Labeaume accepte le retrait de Lévis

Régis Labeaume «respecte» la décision de Lévis et de son maire Gilles Lehouillier de larguer le projet de Service rapide par bus (SRB). Mais impossible de savoir ce que le maire de Québec a en tête pour la suite. Version modifiée pour un projet sur la rive nord seulement? Abandon pur et simple du projet? Consultation? La réponse «dans quelques jours».
«On va vous revenir dans quelques jours pour vous dire ce qu'on va faire. On a toujours un plan B», a commenté M. Labeaume en mêlée de presse en marge du conseil municipal de Québec mardi.
Quelques minutes avant le début de la séance, à 17h, le maire de Québec a appris que Lévis quittait le navire. «C'est vous autres qui me l'avez appris», a laissé tomber M. Labeaume aux journalistes. Il a indiqué qu'il n'avait toujours pas, au moment de la mêlée de presse à 18h15, parlé à son homologue de la rive-sud, Gilles Lehouillier. Il a toutefois réitéré qu'il y a dix jours, les deux villes «avaient une entente sur un tracé».
Si jamais Régis Labeaume était irrité par cette volte-face de Lévis, il ne l'a en tout cas par laissé paraître mardi soir, adoptant un ton calme pendant sa rencontre avec les journalistes. 
«On comprend qu'on n'a plus de partenaire pour ce projet-là», s'est-il résigné. «Nous ne sommes pas vraiment surpris.
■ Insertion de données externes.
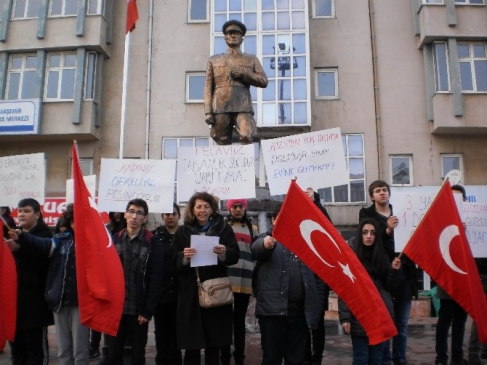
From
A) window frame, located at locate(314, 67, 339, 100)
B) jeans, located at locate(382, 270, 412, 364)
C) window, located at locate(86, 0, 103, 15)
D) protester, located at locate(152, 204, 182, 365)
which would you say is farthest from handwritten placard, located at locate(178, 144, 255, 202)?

On avait lu et entendu ce qui s'est dit du côté de Lévis la semaine dernière», a-t-il ajouté.
«On respecte ça. On comprend aussi que politiquement c'était devenu un peu compliqué là-bas», a aussi laisser tomber le maire de Québec.
Et la suite? «On va vous revenir dans quelques jours», a répété Régis Labeaume. Malgré l'insistance des journalistes, il n'a toutefois pas été possible d'en savoir plus sur la nature de la révision à venir. «Dans quelques jours», a-t-il martelé.